PALERMO – Stavolta anche a Brancaccio c’è chi dice no al pizzo e chiede di costituirsi parte civile. Si tratta dell’imprenditore edile Giuseppe Piraino, dei proprietari dell’immobile che ospita l’hotel Villa D’Amato e del capo di un cantiere che ricevette la visita degli uomini del racket.
Il comitato Addiopizzo e lo Sportello di Solidarietà, rappresentati dagli avvocati Salvatore Caradonna, Salvatore Forello e Valerio D’Antoni li hanno accompagnati nel percorso di denuncia e lo faranno in quello processuale.
Ipotesi voto di scambio
L’udienza preliminare si sta svolgendo davanti al giudice Marco Gaeta. Fra coloro che rischiano il processo assieme a mafiosi ed estorsori del clan di Brancaccio c’è anche Francesco Lombardo, candidato al consiglio comunale alle elezioni amministrative del 12 giugno 2022, nella lista di Fratelli d’Italia. In concorso con Vincenzo Vella, della cosca di corso dei Mille, sono imputati per voto di scambio politico-mafioso.
Gli imputati
Il procuratore aggiunto Marzia Sabella ed i sostituti Francesca Mazzocco, Gaspare Spedale e Giacomo Brandini chiedono il rinvio a giudizio per Alessio Salvo Caruso (scampato all’agguato in cui fu ucciso Giancarlo Romano), Giuseppe Arduino, Giuseppe Chiarello, Damiano Corrao, Francesco Farina, Sebastiano Giordano, Antonio Mazzè, Settimo Turturella, Vincenzo Vella, Giovanni Iannitello e Giulio Matranga.
Molti furono coinvolti nel blitz dello scorso marzo e i loro nomi si ripetono oggi che è finito in carcere Gaetano Savoca, accusato di essere il capomafia di Brancaccio.
Chiesto il rinvio per favoreggiamento anche per i commercianti Salvatore Messina, Giuseppe Lo Negro, Stefano Anzelmo: avrebbero negato di avere pagato il pizzo.
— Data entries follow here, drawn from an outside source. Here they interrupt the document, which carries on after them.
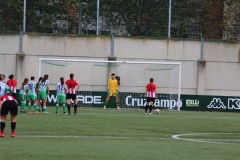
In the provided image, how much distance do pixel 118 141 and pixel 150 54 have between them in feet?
88.1

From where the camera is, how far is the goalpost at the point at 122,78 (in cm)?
4219

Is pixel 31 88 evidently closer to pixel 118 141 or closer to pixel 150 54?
pixel 150 54

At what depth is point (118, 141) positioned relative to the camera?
17.7m

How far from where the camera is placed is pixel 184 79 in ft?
145

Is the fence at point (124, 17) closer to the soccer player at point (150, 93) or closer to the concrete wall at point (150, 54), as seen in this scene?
the concrete wall at point (150, 54)

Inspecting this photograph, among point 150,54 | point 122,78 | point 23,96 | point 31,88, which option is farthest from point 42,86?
point 150,54

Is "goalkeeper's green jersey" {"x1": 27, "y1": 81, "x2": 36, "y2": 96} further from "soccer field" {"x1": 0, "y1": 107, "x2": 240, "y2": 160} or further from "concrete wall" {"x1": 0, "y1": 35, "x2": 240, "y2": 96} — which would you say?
"concrete wall" {"x1": 0, "y1": 35, "x2": 240, "y2": 96}

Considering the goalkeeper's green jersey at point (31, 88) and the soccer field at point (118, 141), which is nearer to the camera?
the soccer field at point (118, 141)

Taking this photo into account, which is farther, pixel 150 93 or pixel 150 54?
pixel 150 54

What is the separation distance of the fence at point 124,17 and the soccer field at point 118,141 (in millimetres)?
18487

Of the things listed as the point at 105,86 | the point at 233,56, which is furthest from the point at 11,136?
the point at 233,56

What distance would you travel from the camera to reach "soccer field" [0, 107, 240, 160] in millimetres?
14024

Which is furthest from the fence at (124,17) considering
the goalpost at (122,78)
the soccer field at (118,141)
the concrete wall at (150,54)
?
the soccer field at (118,141)

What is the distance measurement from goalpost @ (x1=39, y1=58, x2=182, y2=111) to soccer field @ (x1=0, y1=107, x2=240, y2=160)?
16418 mm
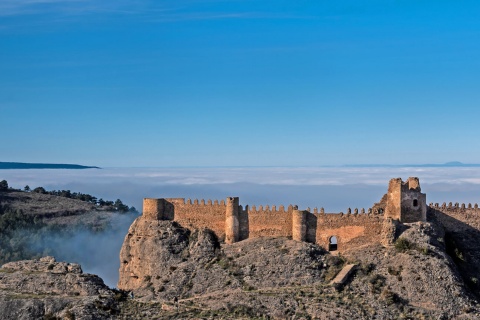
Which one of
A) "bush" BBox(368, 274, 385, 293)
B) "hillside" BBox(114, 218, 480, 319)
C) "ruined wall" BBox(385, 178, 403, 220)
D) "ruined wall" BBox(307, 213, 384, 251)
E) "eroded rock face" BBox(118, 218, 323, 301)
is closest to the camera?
"hillside" BBox(114, 218, 480, 319)

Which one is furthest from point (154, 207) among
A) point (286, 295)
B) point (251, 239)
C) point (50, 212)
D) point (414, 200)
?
point (50, 212)

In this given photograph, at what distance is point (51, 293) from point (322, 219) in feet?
84.3

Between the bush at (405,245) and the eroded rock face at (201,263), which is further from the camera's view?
the eroded rock face at (201,263)

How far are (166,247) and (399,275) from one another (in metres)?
22.7

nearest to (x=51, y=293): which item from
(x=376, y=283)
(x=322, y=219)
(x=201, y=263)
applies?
(x=201, y=263)

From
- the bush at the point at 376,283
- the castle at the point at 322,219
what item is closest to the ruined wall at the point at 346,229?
the castle at the point at 322,219

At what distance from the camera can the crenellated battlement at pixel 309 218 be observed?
76812 millimetres

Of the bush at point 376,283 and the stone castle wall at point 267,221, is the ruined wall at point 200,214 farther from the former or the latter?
the bush at point 376,283

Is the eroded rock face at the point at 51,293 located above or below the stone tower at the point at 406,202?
below

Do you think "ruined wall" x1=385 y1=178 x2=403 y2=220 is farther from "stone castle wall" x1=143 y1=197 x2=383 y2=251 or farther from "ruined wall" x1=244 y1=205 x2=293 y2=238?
"ruined wall" x1=244 y1=205 x2=293 y2=238

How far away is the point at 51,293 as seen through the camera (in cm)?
7912

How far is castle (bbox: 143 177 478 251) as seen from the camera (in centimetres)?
7669

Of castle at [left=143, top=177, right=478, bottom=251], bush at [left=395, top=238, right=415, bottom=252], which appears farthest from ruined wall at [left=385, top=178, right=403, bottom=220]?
bush at [left=395, top=238, right=415, bottom=252]

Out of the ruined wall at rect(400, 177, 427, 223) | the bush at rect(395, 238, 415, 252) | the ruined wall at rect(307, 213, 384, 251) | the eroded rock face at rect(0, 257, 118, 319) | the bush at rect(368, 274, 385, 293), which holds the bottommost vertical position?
the eroded rock face at rect(0, 257, 118, 319)
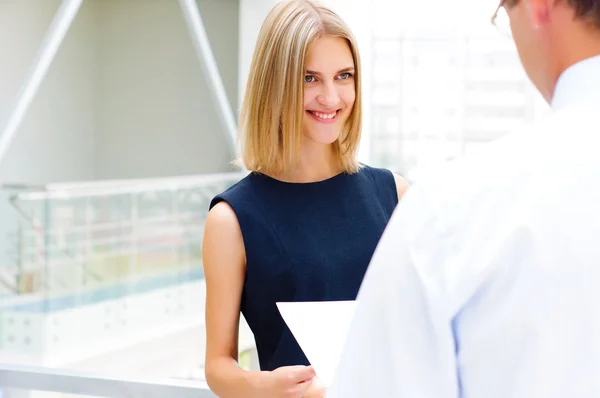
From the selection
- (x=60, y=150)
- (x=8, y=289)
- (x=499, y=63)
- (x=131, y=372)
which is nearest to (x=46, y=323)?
(x=8, y=289)

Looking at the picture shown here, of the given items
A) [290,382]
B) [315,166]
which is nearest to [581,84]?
[290,382]

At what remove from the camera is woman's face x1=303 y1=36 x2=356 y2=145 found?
1.55 meters

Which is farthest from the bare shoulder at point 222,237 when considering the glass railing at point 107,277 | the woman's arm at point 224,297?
the glass railing at point 107,277

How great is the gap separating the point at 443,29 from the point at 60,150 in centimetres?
450

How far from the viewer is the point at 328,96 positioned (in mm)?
1542

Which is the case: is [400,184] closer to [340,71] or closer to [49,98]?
[340,71]

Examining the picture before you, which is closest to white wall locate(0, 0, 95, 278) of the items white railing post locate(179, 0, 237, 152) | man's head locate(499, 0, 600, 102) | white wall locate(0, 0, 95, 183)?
white wall locate(0, 0, 95, 183)

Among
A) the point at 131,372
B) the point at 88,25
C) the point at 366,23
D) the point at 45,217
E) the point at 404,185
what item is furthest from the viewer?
the point at 88,25

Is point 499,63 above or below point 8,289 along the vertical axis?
above

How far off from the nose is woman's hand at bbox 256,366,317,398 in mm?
472

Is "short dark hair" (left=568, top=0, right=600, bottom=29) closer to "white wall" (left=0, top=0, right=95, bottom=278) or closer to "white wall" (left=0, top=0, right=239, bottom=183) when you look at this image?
"white wall" (left=0, top=0, right=95, bottom=278)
Adesso rischiano di finire sotto accusa. Sempre a Brancaccio altri 31 commercianti sono già imputati.
La nota di Addiopizzo
“Se si vuole imprimere una svolta decisiva per superare fenomeni di criminalità organizzata ed estorsivi, occorre che la politica investa per risanare le profonde sacche di povertà e degrado che investono le sue periferie e che generano fenomeni di devianza e di illegalità diffusa – spiegano dal comitato Addiopizzo-. Territori e quartieri dove diritti fondamentali come quello alla casa, al lavoro, all’istruzione e alla salute restano un miraggio per molti”.
“Non ci si può più affidare soltanto al lavoro di magistrati e forze dell’ordine, ma è necessario che chi governa e amministra crei un’alternativa sociale ed economica a Cosa nostra che nelle periferie – conclude la nota – con le sue attività illecite, costituisce oramai un ammortizzatore sociale“.